Ainda não chegamos a 3 minutos do filme. Vamos entrar com os Fabelmans no cinema, vamos ver algumas cenas de grande impacto – em especial aquela em que uma locomotiva em alta velocidade joga para o alto um carro que estava à sua frente nos trilhos e em seguida bate contra uma outra composição.
Com menos de 10 dos 151 minutos de duração de Os Fabelmans, já sabemos que Burt é um engenheiro, que raciocina o tempo todo como um engenheiro; que Mitzi é uma mulher de imensa sensibilidade, amante das artes, uma sonhadora. E que o garoto Sam, bem mais parecido com a mãe do que o pai, apaixonou-se loucamente, perdidamente, fatalmente, pelas moving pictures, os movies, os films.
Os 141 minutos que virão depois passam depressa, bem depressa, como as coisas boas da vida sempre passam.

*TAREFAS:*
a - Reescreva a parte do texto sobre Os Fabelmans que começa pelas palavras "Ainda não chegamos" e termina em "uma outra composição.", substituindo "locomotiva" por "máquina".
b - Segundo o texto sobre Os Fabelmans, qual é a profissão de Burt?

(Itens armazenados de uma coleção)

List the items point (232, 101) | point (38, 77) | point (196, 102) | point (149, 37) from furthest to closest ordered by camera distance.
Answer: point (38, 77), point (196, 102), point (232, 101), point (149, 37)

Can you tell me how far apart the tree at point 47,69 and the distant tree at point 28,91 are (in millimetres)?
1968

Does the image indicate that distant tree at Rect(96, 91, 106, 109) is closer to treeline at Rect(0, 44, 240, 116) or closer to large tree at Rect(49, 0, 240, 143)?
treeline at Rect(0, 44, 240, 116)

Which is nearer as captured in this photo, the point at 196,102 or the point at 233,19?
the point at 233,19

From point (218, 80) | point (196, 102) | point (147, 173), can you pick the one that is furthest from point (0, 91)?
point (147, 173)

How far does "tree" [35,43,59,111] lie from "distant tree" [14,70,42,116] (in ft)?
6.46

*RESPOSTAS DAS ATIVIDADES:*
a -
Ainda não chegamos a 3 minutos do filme. Vamos entrar com os Fabelmans no cinema, vamos ver algumas cenas de grande impacto – em especial aquela em que uma máquina em alta velocidade joga para o alto um carro que estava à sua frente nos trilhos e em seguida bate contra uma outra composição.

b - Burt é engenheiro.